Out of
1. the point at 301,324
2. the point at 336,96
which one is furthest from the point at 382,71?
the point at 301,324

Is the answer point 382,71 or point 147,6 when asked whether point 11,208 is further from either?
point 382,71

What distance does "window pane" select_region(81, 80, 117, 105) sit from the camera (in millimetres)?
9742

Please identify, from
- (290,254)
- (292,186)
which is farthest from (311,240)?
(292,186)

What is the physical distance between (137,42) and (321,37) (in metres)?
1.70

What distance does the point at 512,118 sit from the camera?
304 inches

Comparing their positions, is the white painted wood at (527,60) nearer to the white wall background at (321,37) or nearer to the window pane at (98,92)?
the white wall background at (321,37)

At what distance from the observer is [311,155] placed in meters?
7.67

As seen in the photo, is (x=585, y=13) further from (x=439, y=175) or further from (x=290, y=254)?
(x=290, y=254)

---

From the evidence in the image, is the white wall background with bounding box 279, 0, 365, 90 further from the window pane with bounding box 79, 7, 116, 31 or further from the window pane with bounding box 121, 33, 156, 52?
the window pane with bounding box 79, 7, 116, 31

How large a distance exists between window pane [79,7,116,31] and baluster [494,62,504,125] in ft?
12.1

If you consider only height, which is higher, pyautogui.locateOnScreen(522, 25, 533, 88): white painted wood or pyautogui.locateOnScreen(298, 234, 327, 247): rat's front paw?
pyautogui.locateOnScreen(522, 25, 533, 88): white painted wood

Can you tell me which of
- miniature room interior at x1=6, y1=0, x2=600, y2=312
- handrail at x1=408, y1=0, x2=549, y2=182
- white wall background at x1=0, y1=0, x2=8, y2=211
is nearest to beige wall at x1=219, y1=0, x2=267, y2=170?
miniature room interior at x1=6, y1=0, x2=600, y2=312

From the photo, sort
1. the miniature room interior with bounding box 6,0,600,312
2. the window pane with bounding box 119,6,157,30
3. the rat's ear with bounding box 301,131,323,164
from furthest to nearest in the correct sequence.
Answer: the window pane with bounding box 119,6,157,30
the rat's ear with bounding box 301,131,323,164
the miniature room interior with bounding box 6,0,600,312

◆ What to work on: Which lines above contain the string "miniature"? Pick out each one and copy it in full, treating uppercase and lowercase as different.

◆ Solution:
- miniature room interior at x1=6, y1=0, x2=600, y2=312
miniature room interior at x1=6, y1=0, x2=600, y2=312
1. the miniature room interior with bounding box 6,0,600,312
the miniature room interior with bounding box 6,0,600,312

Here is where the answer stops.